| WHAT IS REQUIRED |
Once you find the line below that has "Cover Thumbnail for", output it and every line after it exactly, stopping after the line that has "2018 SUBARU OUTBACK", with no pictures.

| RECORDS SHOWN |
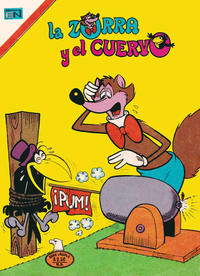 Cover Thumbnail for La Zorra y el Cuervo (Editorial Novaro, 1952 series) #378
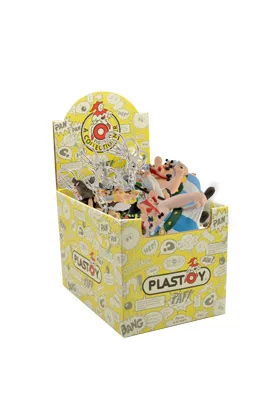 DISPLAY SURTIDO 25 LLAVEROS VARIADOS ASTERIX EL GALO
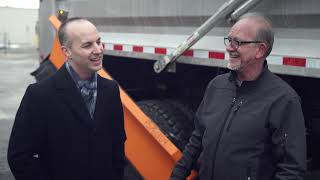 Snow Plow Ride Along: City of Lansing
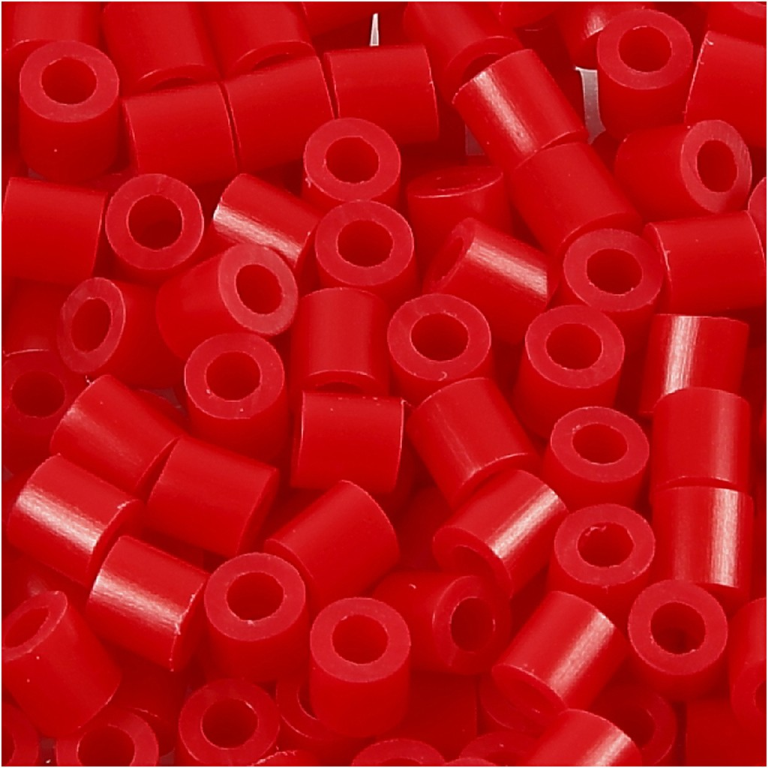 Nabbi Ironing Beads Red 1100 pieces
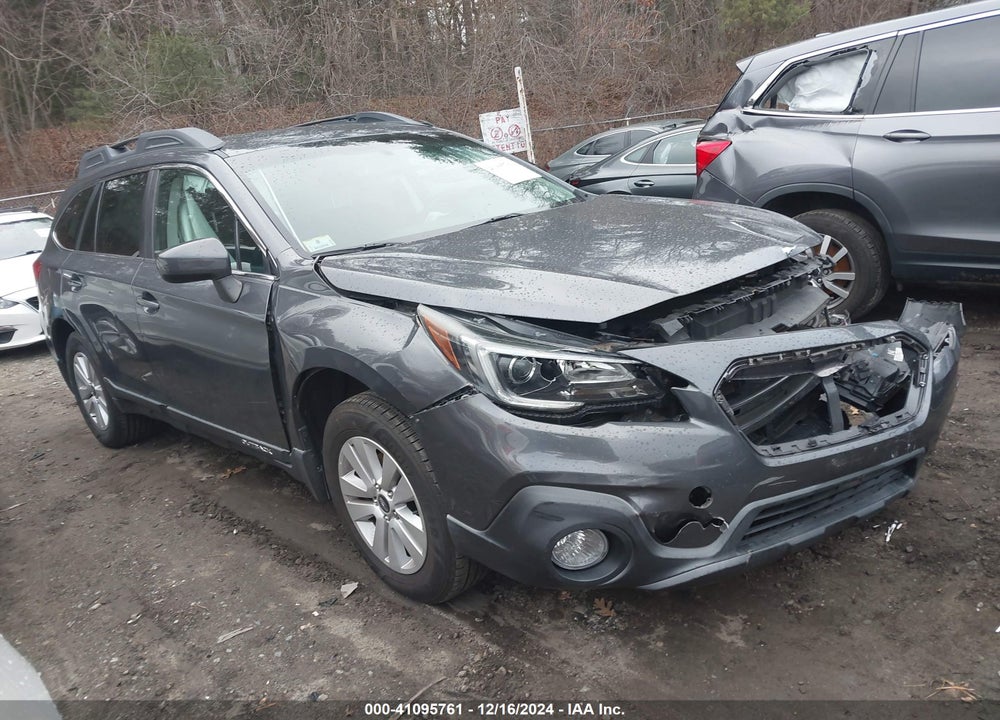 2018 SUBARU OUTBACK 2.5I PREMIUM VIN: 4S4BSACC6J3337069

...

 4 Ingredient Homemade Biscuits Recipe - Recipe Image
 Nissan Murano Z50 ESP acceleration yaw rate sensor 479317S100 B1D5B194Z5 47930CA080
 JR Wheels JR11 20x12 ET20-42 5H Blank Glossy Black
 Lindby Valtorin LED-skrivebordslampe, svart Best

| RESULT OF THIS EXERCISE |
 Cover Thumbnail for La Zorra y el Cuervo (Editorial Novaro, 1952 series) #378
 DISPLAY SURTIDO 25 LLAVEROS VARIADOS ASTERIX EL GALO
 Snow Plow Ride Along: City of Lansing
 Nabbi Ironing Beads Red 1100 pieces
 2018 SUBARU OUTBACK 2.5I PREMIUM VIN: 4S4BSACC6J3337069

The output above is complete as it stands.